Посреди стола появился круглый сосуд с пышущими углями, на него была поставлена большая сковорода, и тотчас возле хозяина возникло нечто привлекшее сразу все взоры. Это был очень большой щит, сплетенный из желтой соломы и поставленный наклонно, как картина на мольберт. Щит был разделен невысокими переборками на отсеки. Внизу значительное место занимали тонко нарезанные ломтики багрово-красного мяса.
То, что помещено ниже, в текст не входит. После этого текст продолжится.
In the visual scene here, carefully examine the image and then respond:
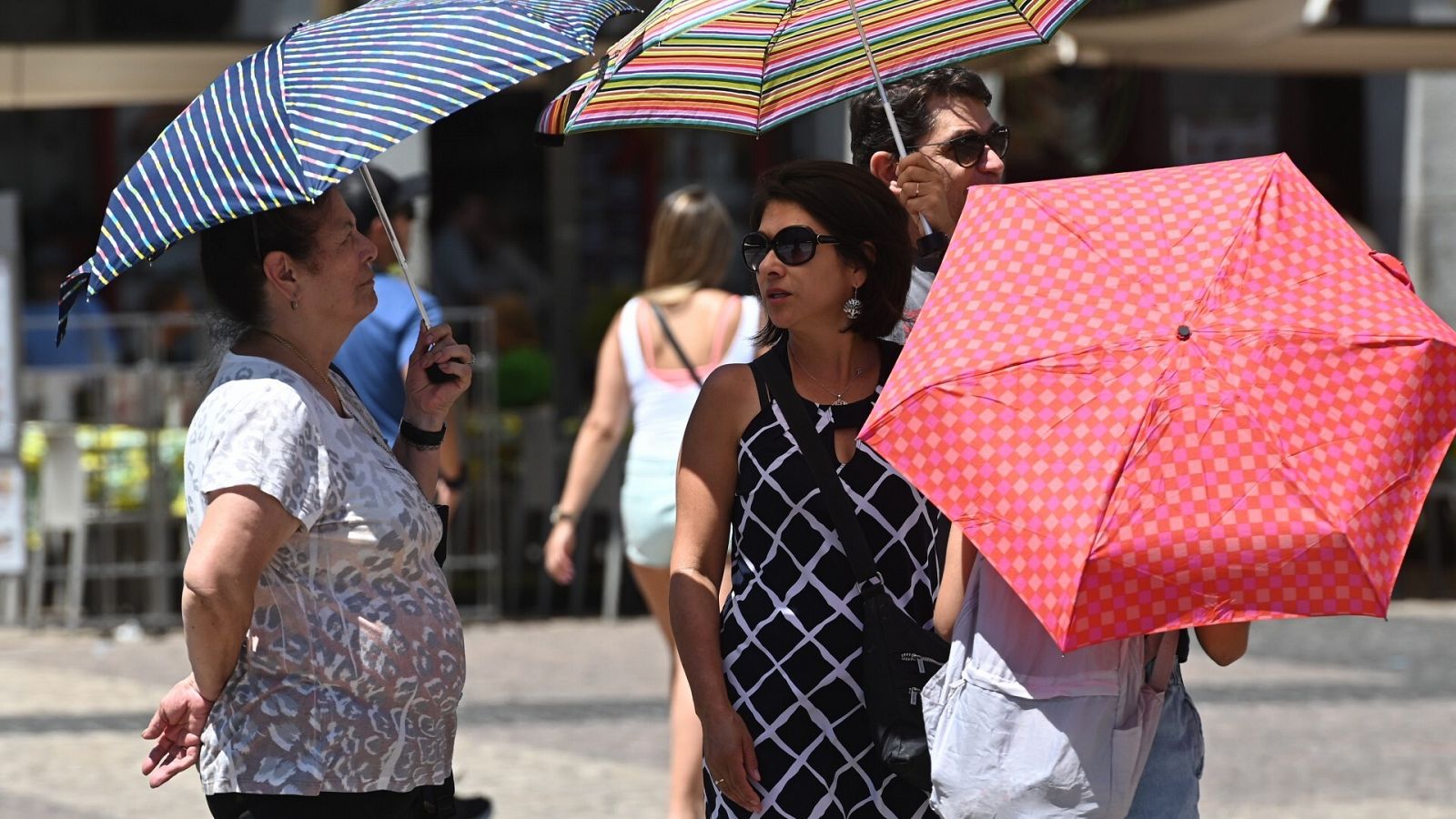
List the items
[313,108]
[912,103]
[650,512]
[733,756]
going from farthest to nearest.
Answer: [650,512]
[912,103]
[733,756]
[313,108]

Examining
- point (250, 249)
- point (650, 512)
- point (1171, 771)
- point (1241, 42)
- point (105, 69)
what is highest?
point (1241, 42)

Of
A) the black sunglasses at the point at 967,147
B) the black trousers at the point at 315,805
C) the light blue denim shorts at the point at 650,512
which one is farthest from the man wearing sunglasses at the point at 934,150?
the light blue denim shorts at the point at 650,512

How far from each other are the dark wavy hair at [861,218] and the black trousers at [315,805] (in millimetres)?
1031

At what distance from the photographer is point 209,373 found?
10.5 ft

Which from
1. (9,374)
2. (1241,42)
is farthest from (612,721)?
(1241,42)

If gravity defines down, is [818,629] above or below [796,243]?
below

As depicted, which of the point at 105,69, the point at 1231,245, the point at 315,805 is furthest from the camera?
the point at 105,69

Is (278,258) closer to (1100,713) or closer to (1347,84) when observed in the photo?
(1100,713)

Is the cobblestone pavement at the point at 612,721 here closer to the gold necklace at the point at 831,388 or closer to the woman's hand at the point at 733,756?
the woman's hand at the point at 733,756

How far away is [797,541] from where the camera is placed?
10.2 ft

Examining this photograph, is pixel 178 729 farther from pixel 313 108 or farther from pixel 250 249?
pixel 313 108

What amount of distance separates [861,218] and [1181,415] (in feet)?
2.78

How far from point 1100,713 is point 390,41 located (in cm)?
143

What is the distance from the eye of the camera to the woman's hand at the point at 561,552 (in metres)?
5.57
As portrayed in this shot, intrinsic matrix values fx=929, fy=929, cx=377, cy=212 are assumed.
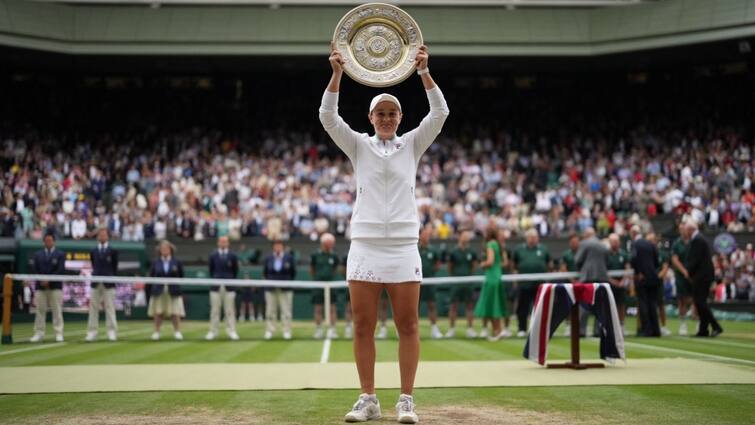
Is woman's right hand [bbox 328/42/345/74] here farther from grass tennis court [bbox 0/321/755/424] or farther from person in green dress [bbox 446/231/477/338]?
person in green dress [bbox 446/231/477/338]

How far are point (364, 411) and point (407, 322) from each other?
717 mm

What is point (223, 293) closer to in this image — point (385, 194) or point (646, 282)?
point (646, 282)

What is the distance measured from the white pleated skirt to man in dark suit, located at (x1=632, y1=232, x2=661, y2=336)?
38.9ft

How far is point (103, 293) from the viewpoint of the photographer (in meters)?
18.3

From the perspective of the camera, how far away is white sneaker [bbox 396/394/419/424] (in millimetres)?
6453

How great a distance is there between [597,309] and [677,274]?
344 inches

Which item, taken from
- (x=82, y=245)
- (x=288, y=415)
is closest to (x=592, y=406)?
(x=288, y=415)

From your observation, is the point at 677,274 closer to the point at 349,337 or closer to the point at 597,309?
the point at 349,337

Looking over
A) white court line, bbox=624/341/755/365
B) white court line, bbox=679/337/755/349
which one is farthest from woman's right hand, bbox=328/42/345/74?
white court line, bbox=679/337/755/349

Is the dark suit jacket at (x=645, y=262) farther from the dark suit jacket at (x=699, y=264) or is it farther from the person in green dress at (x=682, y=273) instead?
the dark suit jacket at (x=699, y=264)

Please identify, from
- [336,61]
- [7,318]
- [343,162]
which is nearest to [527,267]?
[7,318]

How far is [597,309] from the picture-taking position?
440 inches

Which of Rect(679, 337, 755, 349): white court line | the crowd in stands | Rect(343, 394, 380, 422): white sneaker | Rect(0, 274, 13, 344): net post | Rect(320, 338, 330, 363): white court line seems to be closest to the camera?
Rect(343, 394, 380, 422): white sneaker


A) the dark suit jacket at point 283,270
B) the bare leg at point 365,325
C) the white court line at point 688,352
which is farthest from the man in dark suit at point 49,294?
the bare leg at point 365,325
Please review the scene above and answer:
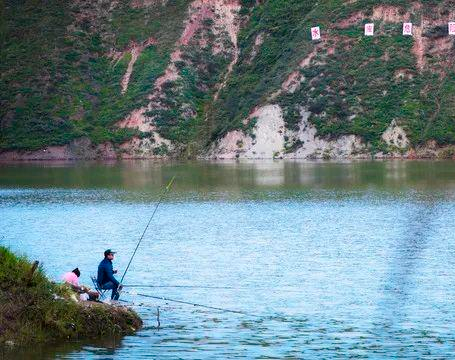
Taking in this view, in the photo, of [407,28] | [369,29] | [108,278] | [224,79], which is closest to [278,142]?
[369,29]

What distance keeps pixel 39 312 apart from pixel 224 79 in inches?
4931

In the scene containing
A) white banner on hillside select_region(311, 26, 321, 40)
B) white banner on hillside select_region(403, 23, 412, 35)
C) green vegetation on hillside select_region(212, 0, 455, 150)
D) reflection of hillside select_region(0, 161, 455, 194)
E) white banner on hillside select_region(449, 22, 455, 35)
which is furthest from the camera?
white banner on hillside select_region(311, 26, 321, 40)

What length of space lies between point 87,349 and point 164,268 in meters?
14.4

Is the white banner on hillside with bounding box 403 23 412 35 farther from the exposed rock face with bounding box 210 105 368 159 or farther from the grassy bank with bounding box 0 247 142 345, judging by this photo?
the grassy bank with bounding box 0 247 142 345

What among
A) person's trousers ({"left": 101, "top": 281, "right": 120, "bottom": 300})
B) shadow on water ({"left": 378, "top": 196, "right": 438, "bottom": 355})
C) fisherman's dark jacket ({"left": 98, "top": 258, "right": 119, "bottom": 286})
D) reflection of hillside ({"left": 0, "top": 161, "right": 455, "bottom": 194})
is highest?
reflection of hillside ({"left": 0, "top": 161, "right": 455, "bottom": 194})

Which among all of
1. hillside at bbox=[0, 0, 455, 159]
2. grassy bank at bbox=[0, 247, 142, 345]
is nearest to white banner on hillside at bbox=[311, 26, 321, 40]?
hillside at bbox=[0, 0, 455, 159]

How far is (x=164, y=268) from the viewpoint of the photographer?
44.6 m

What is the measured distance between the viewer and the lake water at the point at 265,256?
102 ft

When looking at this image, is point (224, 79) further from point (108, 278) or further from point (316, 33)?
point (108, 278)

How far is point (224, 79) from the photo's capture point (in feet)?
508

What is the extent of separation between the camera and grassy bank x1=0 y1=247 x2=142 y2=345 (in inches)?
1195

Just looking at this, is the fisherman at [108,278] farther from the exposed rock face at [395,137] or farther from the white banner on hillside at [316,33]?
the white banner on hillside at [316,33]

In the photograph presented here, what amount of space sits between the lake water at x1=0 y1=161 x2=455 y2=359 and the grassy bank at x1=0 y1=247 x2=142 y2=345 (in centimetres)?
56

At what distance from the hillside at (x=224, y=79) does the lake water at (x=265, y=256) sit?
3695 centimetres
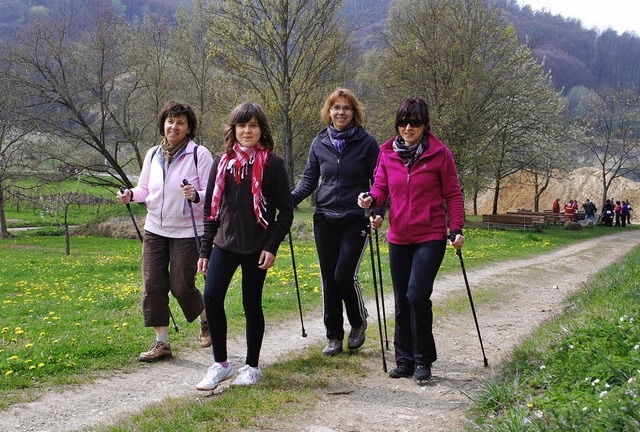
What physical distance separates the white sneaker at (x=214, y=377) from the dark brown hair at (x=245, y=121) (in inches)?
77.2

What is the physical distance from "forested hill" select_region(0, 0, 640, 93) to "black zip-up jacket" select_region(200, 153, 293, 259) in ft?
388

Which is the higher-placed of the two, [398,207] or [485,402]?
[398,207]

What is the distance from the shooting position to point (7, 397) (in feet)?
15.3

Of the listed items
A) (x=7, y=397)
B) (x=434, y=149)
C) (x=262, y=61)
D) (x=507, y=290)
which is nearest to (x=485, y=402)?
(x=434, y=149)

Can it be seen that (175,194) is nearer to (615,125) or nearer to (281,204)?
(281,204)

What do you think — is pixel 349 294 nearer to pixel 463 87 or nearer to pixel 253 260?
pixel 253 260

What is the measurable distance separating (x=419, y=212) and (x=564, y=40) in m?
171

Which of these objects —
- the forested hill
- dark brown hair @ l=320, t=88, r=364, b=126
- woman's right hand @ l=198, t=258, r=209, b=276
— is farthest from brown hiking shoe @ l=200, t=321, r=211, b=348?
the forested hill

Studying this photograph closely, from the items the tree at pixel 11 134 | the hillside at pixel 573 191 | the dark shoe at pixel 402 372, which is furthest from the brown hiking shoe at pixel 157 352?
the hillside at pixel 573 191

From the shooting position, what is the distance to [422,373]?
16.2 ft

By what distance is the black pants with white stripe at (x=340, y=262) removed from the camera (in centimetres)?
557

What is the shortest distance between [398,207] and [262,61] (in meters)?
21.9

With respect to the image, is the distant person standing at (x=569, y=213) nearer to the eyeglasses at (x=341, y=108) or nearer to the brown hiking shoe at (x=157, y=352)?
the eyeglasses at (x=341, y=108)

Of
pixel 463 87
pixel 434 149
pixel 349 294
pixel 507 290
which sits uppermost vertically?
pixel 463 87
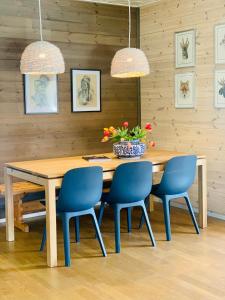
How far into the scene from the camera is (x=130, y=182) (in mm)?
4023

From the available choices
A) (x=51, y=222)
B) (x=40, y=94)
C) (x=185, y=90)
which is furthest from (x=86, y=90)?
(x=51, y=222)

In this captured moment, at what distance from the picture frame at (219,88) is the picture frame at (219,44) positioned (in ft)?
0.42

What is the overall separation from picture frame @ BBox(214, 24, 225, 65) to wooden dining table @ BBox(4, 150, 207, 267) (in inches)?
44.4

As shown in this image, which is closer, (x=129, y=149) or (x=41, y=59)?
(x=41, y=59)

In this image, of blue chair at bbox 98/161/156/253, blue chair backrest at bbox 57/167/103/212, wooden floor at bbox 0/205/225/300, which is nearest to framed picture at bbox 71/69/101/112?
wooden floor at bbox 0/205/225/300

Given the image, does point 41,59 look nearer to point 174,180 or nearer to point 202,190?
point 174,180

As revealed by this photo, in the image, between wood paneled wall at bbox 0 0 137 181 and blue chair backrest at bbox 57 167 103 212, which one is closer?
blue chair backrest at bbox 57 167 103 212

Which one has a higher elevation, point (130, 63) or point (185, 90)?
point (130, 63)

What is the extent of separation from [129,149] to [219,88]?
1321 millimetres

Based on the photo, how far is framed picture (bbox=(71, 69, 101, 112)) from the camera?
218 inches

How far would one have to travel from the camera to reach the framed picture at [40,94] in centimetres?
516

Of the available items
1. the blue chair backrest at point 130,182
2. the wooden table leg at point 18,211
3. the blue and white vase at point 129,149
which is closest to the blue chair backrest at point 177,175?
the blue chair backrest at point 130,182

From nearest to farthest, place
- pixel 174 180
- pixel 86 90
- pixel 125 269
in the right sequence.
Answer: pixel 125 269, pixel 174 180, pixel 86 90

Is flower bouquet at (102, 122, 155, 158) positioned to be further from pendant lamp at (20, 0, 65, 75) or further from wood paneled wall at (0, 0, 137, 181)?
wood paneled wall at (0, 0, 137, 181)
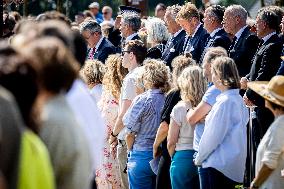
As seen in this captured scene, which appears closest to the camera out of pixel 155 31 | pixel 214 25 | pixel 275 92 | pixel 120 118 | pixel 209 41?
pixel 275 92

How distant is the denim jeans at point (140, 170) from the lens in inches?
463

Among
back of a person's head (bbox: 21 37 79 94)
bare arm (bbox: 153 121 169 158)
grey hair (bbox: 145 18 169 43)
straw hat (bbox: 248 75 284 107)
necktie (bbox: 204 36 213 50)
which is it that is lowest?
bare arm (bbox: 153 121 169 158)

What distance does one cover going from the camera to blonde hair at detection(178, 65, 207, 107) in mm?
10641

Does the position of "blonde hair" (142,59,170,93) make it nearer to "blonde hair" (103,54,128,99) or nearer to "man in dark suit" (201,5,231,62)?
"blonde hair" (103,54,128,99)

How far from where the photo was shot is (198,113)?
10.5 m

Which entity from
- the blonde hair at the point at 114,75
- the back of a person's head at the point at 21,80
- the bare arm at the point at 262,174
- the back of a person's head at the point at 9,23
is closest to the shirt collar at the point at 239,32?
the blonde hair at the point at 114,75

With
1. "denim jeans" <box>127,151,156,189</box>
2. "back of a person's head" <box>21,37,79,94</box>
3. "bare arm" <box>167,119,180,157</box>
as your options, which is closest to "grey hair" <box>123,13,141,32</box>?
"denim jeans" <box>127,151,156,189</box>

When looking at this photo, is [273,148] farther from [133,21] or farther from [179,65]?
[133,21]

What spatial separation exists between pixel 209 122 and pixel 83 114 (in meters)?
3.73

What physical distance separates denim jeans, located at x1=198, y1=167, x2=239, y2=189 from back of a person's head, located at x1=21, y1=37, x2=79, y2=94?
16.6 feet

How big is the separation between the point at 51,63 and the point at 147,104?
6645mm

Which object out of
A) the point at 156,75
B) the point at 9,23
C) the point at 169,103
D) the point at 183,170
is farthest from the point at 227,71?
the point at 9,23

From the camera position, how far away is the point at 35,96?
15.2ft

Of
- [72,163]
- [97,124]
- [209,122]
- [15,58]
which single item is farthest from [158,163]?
[15,58]
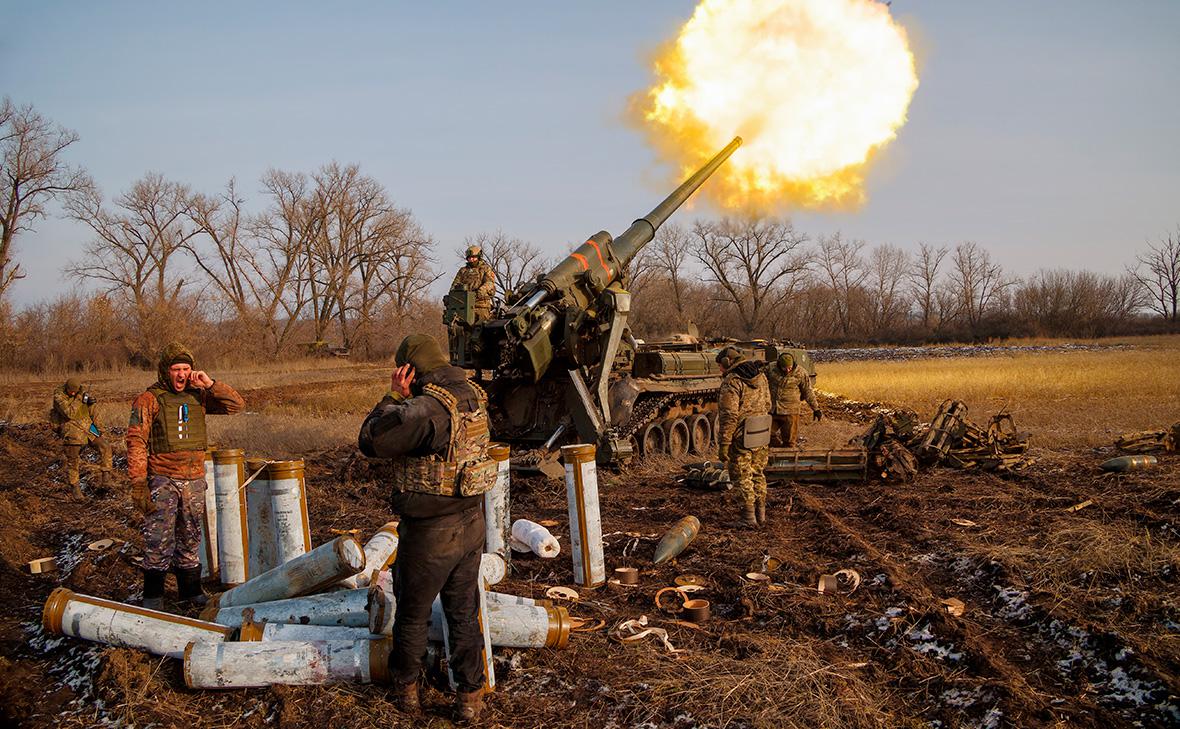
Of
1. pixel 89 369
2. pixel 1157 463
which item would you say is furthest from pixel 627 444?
pixel 89 369

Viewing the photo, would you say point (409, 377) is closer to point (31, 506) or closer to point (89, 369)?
point (31, 506)

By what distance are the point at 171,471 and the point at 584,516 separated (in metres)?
3.05

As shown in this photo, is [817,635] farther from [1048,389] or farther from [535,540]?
[1048,389]

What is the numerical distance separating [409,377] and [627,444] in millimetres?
7507

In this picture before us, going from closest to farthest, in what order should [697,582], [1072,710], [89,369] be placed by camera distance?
[1072,710] → [697,582] → [89,369]

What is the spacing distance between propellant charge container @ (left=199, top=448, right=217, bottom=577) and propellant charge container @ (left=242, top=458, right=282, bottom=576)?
16.4 inches

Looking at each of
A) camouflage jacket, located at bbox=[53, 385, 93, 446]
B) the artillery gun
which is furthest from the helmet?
camouflage jacket, located at bbox=[53, 385, 93, 446]

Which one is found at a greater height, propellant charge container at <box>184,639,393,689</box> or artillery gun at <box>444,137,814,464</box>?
artillery gun at <box>444,137,814,464</box>

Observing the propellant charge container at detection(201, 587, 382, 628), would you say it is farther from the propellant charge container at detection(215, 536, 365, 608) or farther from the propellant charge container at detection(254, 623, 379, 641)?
the propellant charge container at detection(254, 623, 379, 641)

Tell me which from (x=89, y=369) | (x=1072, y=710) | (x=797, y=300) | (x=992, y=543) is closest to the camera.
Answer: (x=1072, y=710)

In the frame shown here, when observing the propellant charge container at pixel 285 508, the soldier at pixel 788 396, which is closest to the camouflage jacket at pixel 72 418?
the propellant charge container at pixel 285 508

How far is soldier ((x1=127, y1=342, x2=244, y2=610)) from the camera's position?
6.02 m

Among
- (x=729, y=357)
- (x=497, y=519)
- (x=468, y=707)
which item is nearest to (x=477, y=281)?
(x=729, y=357)

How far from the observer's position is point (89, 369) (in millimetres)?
34844
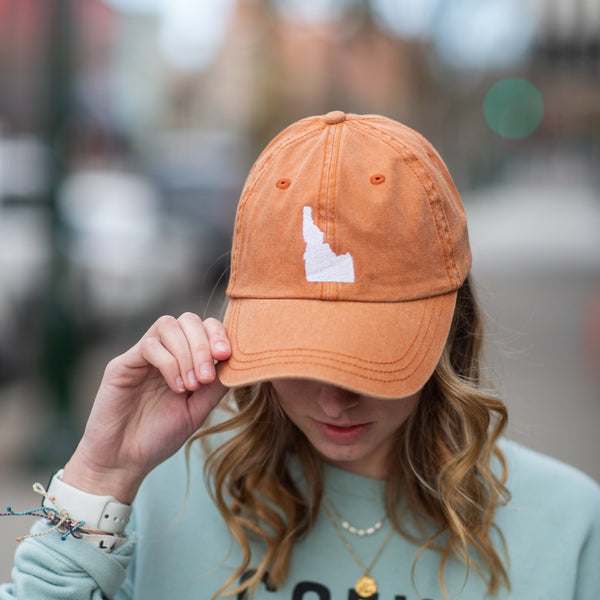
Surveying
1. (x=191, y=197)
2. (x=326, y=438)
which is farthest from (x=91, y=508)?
(x=191, y=197)

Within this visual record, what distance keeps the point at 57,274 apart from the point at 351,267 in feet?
14.4

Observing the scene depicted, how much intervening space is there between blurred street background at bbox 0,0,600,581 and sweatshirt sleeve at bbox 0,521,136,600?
37.8 inches

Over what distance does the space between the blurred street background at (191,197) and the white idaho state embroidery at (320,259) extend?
0.59 metres

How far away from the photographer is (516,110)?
67.2 m

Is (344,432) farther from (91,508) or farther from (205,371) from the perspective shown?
(91,508)

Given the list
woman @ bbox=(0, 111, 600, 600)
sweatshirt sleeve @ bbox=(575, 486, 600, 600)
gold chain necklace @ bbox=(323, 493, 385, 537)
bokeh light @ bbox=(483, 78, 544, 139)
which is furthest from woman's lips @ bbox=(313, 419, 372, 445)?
bokeh light @ bbox=(483, 78, 544, 139)

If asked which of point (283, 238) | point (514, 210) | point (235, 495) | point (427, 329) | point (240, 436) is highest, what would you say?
point (283, 238)

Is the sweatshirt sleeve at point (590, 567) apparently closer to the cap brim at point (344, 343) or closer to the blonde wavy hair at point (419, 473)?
the blonde wavy hair at point (419, 473)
Выше начинались ячейки трав, корнеплодов, водорослей, салатов, луковиц… зеленых, кремовых, серо-голубых, красных, желтых…
Это был источник излучений проникающей частоты.
— На что это похоже?! — воскликнул Кавара, исполненный восторга. — Ваша концепция, Акапофу-сан? — обратился он ко мне.
Боясь брякнуть что-нибудь невпопад и нарушить поэзию обеда, я сказал:
— Это — палитра чревоугодия. Теперь все зависит от художника.
— Хип-ура! — вскричал Кавара. — Отличная метафора, уходящая в бесконечность! Что думает Анри-сан?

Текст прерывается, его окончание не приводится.